**PROBLEM REQUIREMENTS:**
Starting with the line containing "Considering what is shown, is" and going on through the line containing "47.2 metres", write those items out again with "player's extended hand" in place of "player's outstretched hand" and everything else left as it is. Leave the pictures out of your answer.

(Questions about pictured scenes)
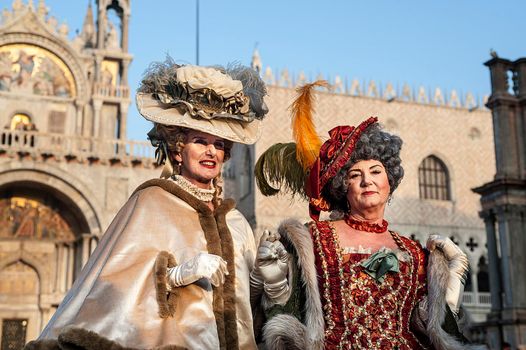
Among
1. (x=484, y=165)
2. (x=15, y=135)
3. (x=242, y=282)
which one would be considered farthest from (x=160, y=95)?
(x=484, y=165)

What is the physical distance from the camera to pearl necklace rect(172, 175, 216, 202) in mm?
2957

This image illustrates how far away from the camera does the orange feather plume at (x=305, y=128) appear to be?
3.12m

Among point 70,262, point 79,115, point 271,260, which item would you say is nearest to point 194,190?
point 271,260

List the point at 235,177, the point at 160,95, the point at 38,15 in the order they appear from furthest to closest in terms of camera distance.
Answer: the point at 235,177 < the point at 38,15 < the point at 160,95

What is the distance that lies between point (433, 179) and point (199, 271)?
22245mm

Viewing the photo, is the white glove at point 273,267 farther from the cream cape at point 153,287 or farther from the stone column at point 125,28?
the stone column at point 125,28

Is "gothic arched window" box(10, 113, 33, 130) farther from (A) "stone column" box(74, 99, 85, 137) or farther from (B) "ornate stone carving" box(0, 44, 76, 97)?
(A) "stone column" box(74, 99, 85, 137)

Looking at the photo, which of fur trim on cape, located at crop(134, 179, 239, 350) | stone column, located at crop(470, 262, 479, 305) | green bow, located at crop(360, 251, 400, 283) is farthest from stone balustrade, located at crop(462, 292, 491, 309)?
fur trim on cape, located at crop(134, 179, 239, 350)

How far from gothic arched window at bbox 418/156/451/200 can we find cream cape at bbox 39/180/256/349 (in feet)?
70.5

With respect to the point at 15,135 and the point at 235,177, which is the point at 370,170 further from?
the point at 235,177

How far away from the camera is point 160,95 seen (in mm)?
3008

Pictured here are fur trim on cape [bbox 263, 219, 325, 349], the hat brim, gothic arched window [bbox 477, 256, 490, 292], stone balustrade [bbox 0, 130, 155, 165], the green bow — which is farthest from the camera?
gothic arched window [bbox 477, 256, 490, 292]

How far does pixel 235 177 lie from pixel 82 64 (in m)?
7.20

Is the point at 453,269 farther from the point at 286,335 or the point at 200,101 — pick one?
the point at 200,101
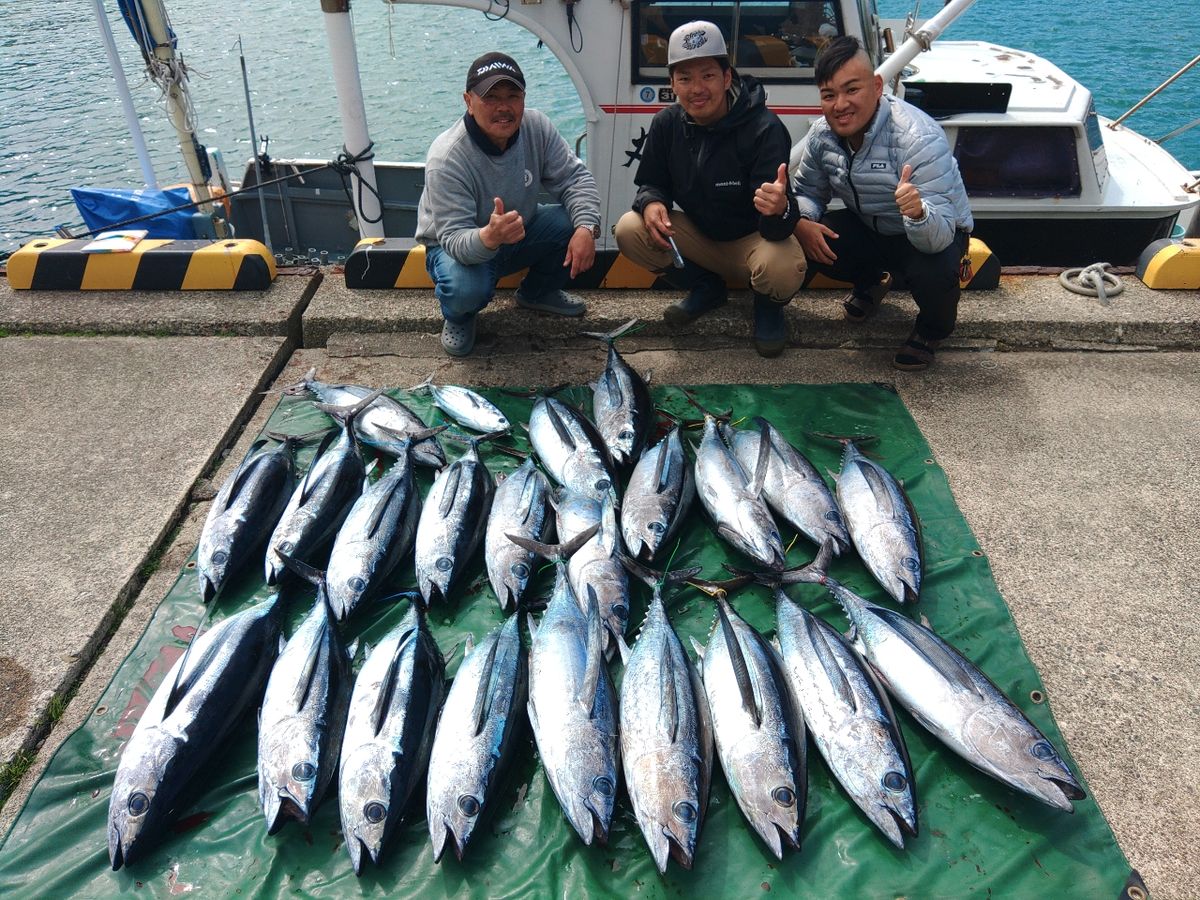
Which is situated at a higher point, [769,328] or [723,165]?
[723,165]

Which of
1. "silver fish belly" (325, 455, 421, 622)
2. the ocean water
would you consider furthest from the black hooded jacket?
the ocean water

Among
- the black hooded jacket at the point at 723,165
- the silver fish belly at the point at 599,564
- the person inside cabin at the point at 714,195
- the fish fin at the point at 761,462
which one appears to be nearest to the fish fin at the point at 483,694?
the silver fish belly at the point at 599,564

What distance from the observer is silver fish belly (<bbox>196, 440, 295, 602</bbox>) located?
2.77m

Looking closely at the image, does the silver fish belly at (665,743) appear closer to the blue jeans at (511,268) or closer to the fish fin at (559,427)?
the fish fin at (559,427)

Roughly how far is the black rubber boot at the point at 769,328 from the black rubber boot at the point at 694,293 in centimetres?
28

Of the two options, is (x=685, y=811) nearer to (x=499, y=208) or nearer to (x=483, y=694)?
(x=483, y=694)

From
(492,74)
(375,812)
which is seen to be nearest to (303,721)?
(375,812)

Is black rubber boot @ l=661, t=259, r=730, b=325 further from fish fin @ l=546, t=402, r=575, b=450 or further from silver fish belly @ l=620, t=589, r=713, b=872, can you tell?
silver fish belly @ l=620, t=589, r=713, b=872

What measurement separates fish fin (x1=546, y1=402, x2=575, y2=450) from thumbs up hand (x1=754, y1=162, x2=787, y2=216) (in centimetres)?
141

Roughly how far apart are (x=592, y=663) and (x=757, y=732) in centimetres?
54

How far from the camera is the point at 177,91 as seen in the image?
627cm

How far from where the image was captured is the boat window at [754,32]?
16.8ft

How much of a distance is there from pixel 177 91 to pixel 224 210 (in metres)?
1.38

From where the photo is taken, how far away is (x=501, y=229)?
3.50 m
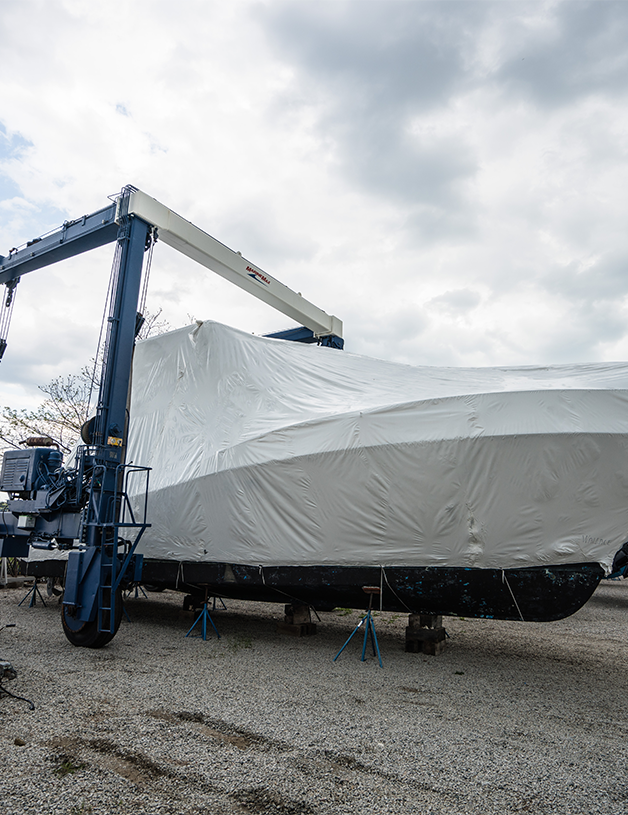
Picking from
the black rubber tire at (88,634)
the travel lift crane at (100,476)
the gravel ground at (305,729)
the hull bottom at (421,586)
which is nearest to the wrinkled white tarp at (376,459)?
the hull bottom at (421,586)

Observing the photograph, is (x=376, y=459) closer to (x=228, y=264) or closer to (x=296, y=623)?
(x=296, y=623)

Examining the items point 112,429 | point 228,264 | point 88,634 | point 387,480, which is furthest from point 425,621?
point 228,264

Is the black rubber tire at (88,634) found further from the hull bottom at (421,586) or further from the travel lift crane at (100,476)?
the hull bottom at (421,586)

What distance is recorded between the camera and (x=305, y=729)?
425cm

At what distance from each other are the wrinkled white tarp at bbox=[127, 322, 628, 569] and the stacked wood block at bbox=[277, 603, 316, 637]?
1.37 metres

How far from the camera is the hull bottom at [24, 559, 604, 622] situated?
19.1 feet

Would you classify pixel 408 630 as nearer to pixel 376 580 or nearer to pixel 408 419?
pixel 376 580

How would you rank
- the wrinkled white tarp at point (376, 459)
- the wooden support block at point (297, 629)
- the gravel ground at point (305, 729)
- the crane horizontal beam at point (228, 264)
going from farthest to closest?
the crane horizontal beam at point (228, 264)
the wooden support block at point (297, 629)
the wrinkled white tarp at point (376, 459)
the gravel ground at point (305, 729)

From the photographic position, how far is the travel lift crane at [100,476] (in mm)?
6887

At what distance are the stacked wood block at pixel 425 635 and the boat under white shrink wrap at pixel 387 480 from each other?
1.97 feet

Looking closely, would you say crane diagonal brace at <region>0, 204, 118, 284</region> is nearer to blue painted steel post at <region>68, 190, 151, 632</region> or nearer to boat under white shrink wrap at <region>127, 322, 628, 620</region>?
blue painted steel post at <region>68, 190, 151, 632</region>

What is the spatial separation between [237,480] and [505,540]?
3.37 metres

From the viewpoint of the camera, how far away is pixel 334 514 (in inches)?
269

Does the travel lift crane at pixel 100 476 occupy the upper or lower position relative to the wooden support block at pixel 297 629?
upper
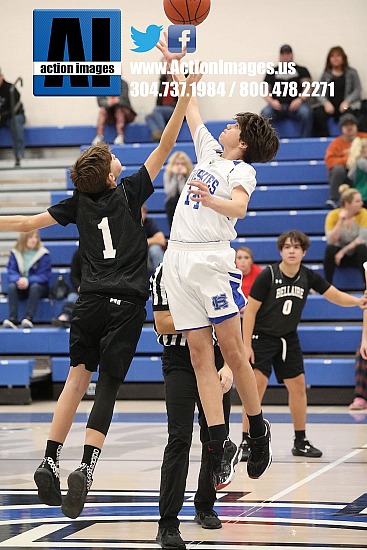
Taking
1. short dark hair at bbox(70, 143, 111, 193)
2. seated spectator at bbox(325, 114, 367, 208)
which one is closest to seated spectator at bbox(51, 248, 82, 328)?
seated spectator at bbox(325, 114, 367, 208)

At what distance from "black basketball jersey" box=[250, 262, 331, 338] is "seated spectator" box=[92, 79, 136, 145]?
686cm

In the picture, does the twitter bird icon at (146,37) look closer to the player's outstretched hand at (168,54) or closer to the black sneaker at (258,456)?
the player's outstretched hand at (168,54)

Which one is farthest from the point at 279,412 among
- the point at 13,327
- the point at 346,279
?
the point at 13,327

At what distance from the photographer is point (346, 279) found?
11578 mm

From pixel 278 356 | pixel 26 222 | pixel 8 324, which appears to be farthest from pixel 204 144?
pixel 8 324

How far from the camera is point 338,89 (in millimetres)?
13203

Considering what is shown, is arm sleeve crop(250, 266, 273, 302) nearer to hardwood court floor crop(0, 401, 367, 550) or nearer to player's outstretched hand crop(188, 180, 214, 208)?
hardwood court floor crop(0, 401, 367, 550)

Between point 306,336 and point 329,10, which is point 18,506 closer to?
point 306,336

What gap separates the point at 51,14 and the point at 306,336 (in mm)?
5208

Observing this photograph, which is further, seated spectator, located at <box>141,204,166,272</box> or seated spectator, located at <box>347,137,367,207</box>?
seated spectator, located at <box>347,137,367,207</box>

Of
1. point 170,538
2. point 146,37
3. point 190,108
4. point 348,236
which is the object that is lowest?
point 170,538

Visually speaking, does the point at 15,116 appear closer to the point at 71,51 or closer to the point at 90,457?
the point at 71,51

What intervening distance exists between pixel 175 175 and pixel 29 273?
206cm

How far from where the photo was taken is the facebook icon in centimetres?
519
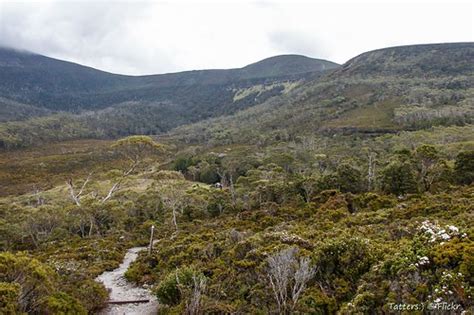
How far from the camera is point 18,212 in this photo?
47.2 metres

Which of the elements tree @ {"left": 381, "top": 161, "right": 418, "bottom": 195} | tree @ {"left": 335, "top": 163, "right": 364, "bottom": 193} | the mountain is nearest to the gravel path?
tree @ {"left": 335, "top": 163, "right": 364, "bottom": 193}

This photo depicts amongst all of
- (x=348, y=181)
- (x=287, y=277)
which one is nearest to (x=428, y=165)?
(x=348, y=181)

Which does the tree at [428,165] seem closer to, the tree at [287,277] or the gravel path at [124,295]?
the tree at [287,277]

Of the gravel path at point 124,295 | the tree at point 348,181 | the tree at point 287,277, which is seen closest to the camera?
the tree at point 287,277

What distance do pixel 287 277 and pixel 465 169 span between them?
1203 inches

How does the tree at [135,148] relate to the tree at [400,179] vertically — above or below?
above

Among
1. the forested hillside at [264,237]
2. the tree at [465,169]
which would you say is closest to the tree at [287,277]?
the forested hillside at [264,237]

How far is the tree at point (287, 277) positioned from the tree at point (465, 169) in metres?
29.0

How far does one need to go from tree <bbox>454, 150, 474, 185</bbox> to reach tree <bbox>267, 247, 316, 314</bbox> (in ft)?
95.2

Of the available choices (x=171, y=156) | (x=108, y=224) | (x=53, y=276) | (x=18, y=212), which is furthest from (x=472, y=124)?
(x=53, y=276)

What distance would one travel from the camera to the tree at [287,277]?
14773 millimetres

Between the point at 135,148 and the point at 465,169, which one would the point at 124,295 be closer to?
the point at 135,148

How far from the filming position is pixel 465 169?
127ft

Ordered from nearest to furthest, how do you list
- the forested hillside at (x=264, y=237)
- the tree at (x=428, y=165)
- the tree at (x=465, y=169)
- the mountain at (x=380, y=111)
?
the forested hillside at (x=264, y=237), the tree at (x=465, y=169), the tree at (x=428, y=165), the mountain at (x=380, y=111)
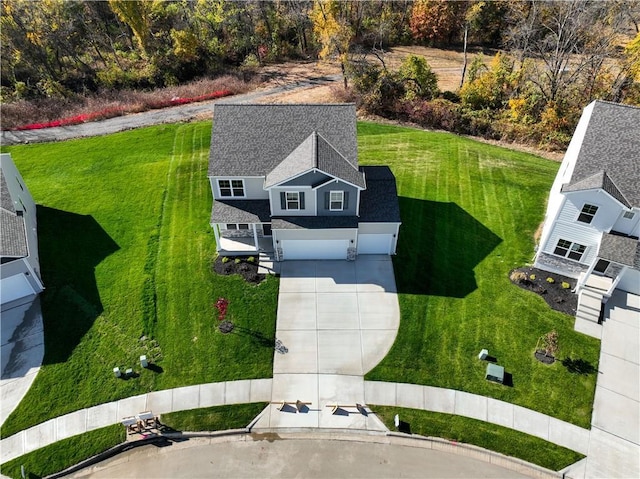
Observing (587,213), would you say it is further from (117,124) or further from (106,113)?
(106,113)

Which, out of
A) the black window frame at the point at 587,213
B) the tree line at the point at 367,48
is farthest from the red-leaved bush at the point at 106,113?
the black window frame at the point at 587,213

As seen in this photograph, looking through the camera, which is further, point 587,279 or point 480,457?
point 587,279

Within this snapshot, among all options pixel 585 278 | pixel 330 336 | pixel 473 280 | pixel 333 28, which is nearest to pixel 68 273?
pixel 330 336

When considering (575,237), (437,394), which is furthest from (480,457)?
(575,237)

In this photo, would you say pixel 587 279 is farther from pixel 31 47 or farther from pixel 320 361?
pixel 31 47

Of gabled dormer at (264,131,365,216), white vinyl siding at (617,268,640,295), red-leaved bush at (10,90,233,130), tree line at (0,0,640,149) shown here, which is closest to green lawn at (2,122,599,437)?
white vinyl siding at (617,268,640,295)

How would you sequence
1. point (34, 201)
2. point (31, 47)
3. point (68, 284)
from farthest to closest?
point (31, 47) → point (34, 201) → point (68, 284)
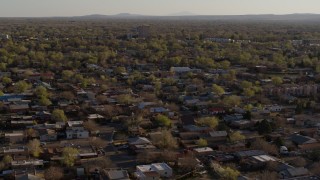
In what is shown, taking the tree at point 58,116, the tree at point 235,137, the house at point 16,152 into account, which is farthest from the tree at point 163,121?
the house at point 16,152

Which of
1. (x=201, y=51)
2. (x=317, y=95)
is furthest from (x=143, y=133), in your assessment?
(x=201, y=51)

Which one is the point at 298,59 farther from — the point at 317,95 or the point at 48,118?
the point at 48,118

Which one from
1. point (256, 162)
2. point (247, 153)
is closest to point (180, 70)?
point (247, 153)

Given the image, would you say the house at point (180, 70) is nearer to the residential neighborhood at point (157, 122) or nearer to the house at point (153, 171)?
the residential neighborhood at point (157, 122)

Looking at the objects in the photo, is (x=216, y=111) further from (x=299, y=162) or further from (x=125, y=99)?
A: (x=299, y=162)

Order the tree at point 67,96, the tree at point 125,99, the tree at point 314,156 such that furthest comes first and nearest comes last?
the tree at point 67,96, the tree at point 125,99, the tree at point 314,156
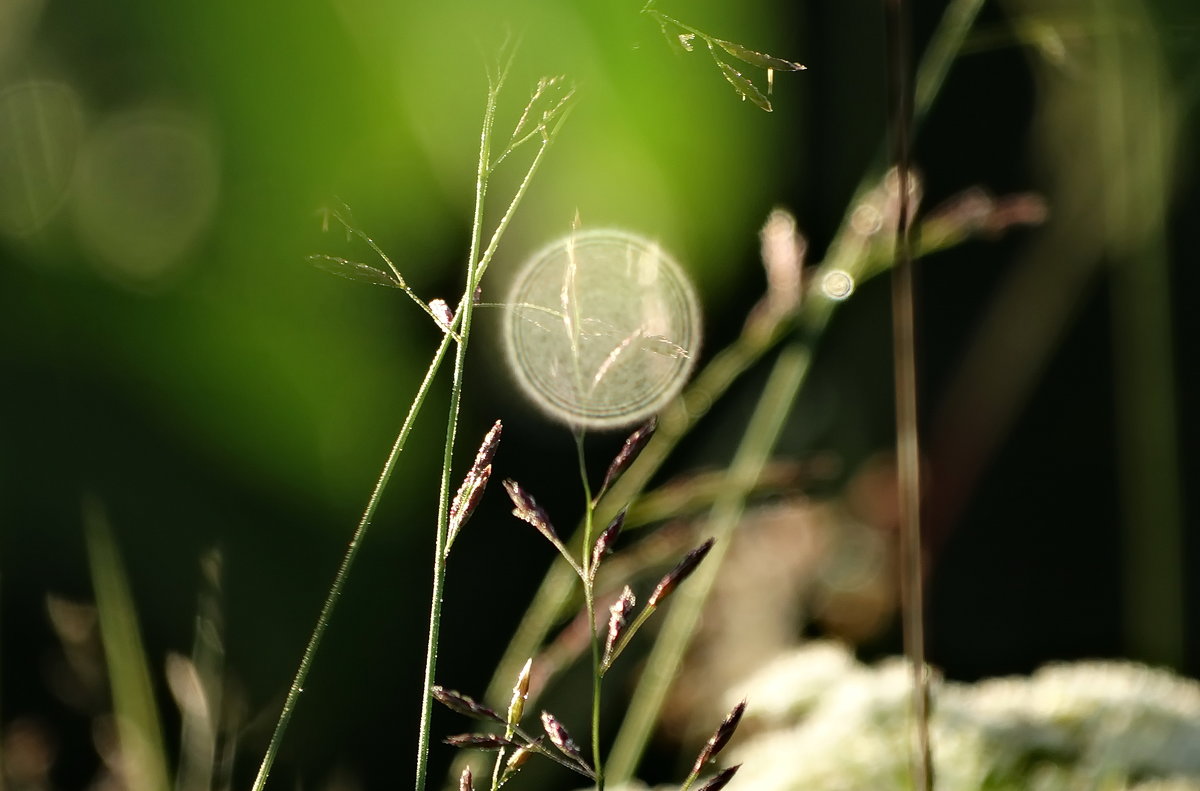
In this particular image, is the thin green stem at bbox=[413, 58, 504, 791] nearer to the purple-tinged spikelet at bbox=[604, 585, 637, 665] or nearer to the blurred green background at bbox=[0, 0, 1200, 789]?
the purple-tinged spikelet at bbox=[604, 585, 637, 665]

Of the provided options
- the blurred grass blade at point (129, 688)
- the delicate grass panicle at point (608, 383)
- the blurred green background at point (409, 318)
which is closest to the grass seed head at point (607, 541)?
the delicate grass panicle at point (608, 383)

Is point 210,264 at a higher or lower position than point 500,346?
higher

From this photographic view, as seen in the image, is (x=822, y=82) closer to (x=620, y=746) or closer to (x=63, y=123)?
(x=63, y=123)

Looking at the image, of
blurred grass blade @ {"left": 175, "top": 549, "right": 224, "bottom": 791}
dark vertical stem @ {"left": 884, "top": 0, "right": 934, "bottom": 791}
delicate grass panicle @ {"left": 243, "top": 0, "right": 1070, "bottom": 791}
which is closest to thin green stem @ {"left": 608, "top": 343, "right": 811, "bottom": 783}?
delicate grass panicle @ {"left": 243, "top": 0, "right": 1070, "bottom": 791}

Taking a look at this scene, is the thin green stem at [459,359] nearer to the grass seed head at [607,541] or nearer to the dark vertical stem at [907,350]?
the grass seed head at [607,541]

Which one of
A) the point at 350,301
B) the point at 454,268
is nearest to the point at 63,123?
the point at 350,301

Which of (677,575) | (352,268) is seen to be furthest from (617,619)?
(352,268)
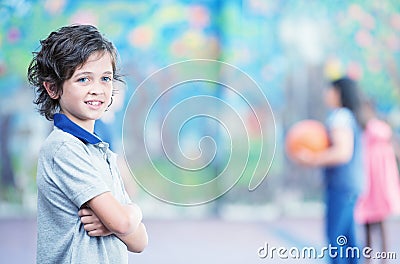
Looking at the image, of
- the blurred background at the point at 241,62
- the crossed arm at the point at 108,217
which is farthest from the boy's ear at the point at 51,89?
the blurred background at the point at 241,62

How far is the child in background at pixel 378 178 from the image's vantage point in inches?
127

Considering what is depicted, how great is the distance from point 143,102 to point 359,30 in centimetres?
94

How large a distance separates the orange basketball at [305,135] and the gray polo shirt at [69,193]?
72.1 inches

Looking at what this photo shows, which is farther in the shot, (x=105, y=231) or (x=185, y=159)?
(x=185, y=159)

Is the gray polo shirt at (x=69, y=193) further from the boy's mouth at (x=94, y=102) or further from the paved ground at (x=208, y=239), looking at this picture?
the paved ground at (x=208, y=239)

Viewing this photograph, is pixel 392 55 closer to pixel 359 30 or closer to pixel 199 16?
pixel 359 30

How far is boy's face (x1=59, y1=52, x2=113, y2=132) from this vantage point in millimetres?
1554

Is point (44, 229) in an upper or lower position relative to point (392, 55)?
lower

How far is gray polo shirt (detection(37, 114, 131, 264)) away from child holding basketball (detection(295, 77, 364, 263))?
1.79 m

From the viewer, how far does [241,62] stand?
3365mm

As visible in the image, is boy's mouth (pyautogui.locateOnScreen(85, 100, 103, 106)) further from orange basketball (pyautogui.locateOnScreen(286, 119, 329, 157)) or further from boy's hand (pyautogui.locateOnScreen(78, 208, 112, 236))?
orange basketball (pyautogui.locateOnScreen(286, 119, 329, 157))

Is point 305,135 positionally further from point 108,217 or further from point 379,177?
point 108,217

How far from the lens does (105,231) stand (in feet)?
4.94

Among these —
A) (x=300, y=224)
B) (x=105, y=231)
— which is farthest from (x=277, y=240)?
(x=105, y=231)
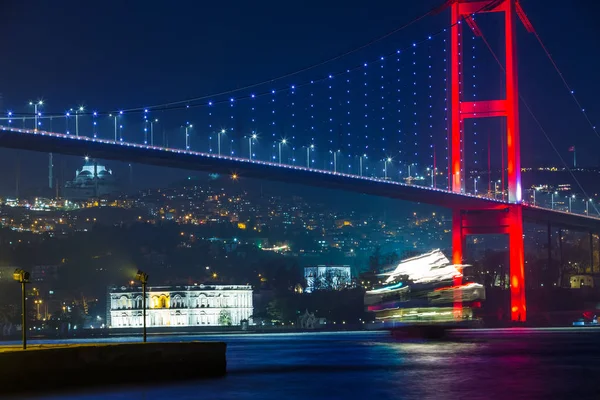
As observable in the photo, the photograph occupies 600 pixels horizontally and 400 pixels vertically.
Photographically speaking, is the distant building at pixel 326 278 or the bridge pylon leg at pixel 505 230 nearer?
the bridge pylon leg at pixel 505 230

**ANSWER TO THE PROBLEM:**
Considering what is shown, is arm sleeve crop(250, 266, 273, 302) nearer to hardwood court floor crop(0, 401, 367, 550) or nearer to player's extended hand crop(188, 180, 214, 208)?
hardwood court floor crop(0, 401, 367, 550)

Between point 306,336 and point 329,10, which is point 18,506 closer to?
point 306,336

What gap separates the point at 51,14 and the point at 306,336 (in mm)?
5208

Observing this photograph, which is further, seated spectator, located at <box>141,204,166,272</box> or seated spectator, located at <box>347,137,367,207</box>?
seated spectator, located at <box>347,137,367,207</box>

Of
1. point 170,538
2. point 146,37
3. point 190,108
4. point 348,236
which is the object that is lowest?
point 170,538

Visually speaking, does the point at 15,116 appear closer to the point at 71,51 or closer to the point at 90,457?
the point at 71,51

What intervening distance exists between pixel 175 175 and pixel 29 273?
206cm

How far from where the photo was taken is the facebook icon in centimetres?
519
How far from the camera is point 18,212 in this photo?
47.2 metres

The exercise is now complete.